Karena itu, patut disesalkan apabila kasus-kasus warisan keluarga Muslim seperti kasus warisan H. Subhan Z.E. diputus oleh Pengadilan Negeri menurut hukum adat pada tanggal 16 Maret 1973 (Pengadilan Negeri Jakarta Pusat) dengan pertimbangan antara lain, “Walupun pewaris/almarhum H. Mas Subhan adalah seorang tokoh Islam di Indonesia tidak berarti dapat diberlakukan hukum waris Islam oleh karena almarhum/pewaris berasal dan tempat tinggal di Jawa”.

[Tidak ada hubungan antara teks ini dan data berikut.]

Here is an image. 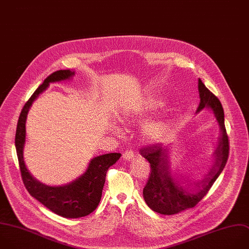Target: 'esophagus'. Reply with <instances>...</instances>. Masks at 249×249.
<instances>
[{
  "label": "esophagus",
  "instance_id": "esophagus-1",
  "mask_svg": "<svg viewBox=\"0 0 249 249\" xmlns=\"http://www.w3.org/2000/svg\"><path fill=\"white\" fill-rule=\"evenodd\" d=\"M133 157V152L131 150H125L123 154V158L125 160H131Z\"/></svg>",
  "mask_w": 249,
  "mask_h": 249
}]
</instances>
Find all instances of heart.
<instances>
[{
	"instance_id": "1",
	"label": "heart",
	"mask_w": 249,
	"mask_h": 249,
	"mask_svg": "<svg viewBox=\"0 0 249 249\" xmlns=\"http://www.w3.org/2000/svg\"><path fill=\"white\" fill-rule=\"evenodd\" d=\"M153 107H154L153 104L147 105V109L148 110L149 109H152ZM143 114L144 113L142 111L141 112L128 113V114H126L123 118V121L125 124H131V123H134V122L138 121L142 117ZM115 130L118 131L119 129L116 128ZM165 130H166V124L163 122H161V121H150V122H147L142 126V134H143V136L146 139H149V140H156V139L160 138L164 134Z\"/></svg>"
}]
</instances>
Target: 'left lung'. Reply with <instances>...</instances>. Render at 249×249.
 <instances>
[{
	"mask_svg": "<svg viewBox=\"0 0 249 249\" xmlns=\"http://www.w3.org/2000/svg\"><path fill=\"white\" fill-rule=\"evenodd\" d=\"M198 91L200 104L197 112H200L204 107H210L213 110L221 128V137L215 152V164L202 180L193 183L197 191L194 194L188 193L174 181L168 166V148L160 143H154L142 147L139 151L141 156L150 163L151 168V173L149 174V178L143 188V198L153 211L163 215H174L195 207L208 193L224 170L229 158L230 145L225 126L223 106L218 97L205 86L201 79L198 80Z\"/></svg>",
	"mask_w": 249,
	"mask_h": 249,
	"instance_id": "left-lung-1",
	"label": "left lung"
}]
</instances>
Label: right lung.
Returning <instances> with one entry per match:
<instances>
[{
	"instance_id": "1",
	"label": "right lung",
	"mask_w": 249,
	"mask_h": 249,
	"mask_svg": "<svg viewBox=\"0 0 249 249\" xmlns=\"http://www.w3.org/2000/svg\"><path fill=\"white\" fill-rule=\"evenodd\" d=\"M74 74L71 70H60L50 74L35 90L23 106L16 131V149L21 178L27 191L44 206L65 218H80L92 213L101 200L106 174L121 157L120 153H109L93 158L86 172L77 179L64 186H48L36 180L26 169L23 160L25 142V121L29 108L38 95L51 82L69 79Z\"/></svg>"
}]
</instances>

Jelaslah, bahwa hakim Pengadilan Negeri yang mengadili kasus H. Subhan Z.E. tersebut masih menganut teori resepsi yang telah “usang” itu. Sebab UUD 1945 sebagai konstitusi RI dengan sendirinya telah menghapus Indische Staatsregeling sebagai konstitusi yang dibuat pemerintah kolonial Belanda untuk Hindia Belanda dahulu. Sebagai salah satu fakta yang menunjukkan teori resepsi telah ditinggalkan, ialah UU Perkawinan Nomor 1/1974. Sebab di dalamnya terdapat beberapa pasal dan penjelasannya yang menunjukkan peranan agama untuk sahnya perkawinan dan perjanjian perkawinan dan sebagainya tanpa ada embel-embel “yang telah diterima oleh hukum ada”.
Penutup
Dari uraian yang telah dikemukakan di atas, dapatlah disampaikan beberapa kesimpulan dan saran/harapan sebagai berikut :
Hukum Islam khususnya hukum keluarganya termasuk hukum warisnya telah lama dikenal dan dilaksanakan oleh umat Islam Indonesia atas dasar kemauan sendiri sebagai konsekuensi iman dan penerimaan mereka terhadap agama Islam. Karena itu, hukum Islam tersebut hendaknya dijadikan sumber yang utama untuk pembentukan hukum nasional (mengingat mayoritas penduduk Indonesia beragama Islam dan kesadaran hukum agamanya), di samping hukum-hukum lain yang hidup di negara Indonesia
Di Indonesia hingga kini belum ada kitab/himpuna hukum Islam yang lengkap terutama mengenai hukum keluarga Islam termasuk hukum waris Islam Indonesia, baik yang tradisional maupun yang modern. Karena itu, hendaknya para ulama dan cendekiawan Muslim segera menyusun Himpunan Hukum Islam tersebut tanpa terikat dengan suatu madzhab tertentu, tetapi hukum Islam tersebut harus bisa memenuhi rasa keadilan, sesuai dengan kemaslahatan umat, dan kemajuan zaman.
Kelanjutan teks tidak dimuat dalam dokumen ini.